Quagliato está se defendendo -mas o fato é que desde o flagrante do Ministério do Trabalho, em abril de 97, a Brasil Verde mudou o modo de tratar os peões.
Passou a alojá-los em um barracão de madeira -antes eles ficavam em barracões cobertos de plástico e palha-, com cozinha, refeitório e banheiro.
“Agora eles têm tudo o querem”, disse à Folha o gerente Antônio Alves Vieira, o Toninho, igualmente denunciado pela promotora. Toninho também se acha vítima de uma injustiça.
Desde a visita dos fiscais trabalhistas, ele mudou o sistema de arregimentação dos peões. Agora manda buscá-los em Barras, no Piauí, por meio do empreiteiro Francisco Mesquita de Paula.
“O pessoal de lá é mais fácil de lidar”, diz Toninho. Ele paga R$ 7,00 por diária de um peão, da qual desconta os gastos com alimentação e outras despesas feitas na própria fazenda. Estima em 25% o gasto médio de cada peão.
Havia 69 deles quando a Folha visitou o barracão da Brasil Verde. Estavam ali, numa empreita de dois meses, para roçar 400 alqueires de juquira. Três entrevistados, na frente de Toninho, disseram que as condições de lá são melhores que as de outras fazendas, mas reclamaram do pagamento.

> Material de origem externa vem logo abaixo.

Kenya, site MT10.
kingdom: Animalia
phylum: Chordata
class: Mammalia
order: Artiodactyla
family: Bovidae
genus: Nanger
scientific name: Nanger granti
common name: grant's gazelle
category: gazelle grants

Francisco Alves da Silva, 43, mostrou as mãos ainda com feridas de um acidente no primeiro dia de trabalho. “Mas aqui tem remédio.” Os remédios, mostrados por próprio Toninho, ficam espalhados numa caixa de papelão no chão de um pequeno depósito.
Quagliato é um dos maiores fazendeiros da região, onde, diz, está investindo há 15 anos. Além da Brasil Verde, ele tem, com três irmãos, a Fazenda Rio Vermelho, igualmente alvo de denúncias de trabalho escravo ao longo dos últimos anos, todas elas rebatidas e não oficialmente comprovadas.
O fazendeiro não quis dizer à Folha o tamanho de sua propriedade. “Não me lembro”, disse.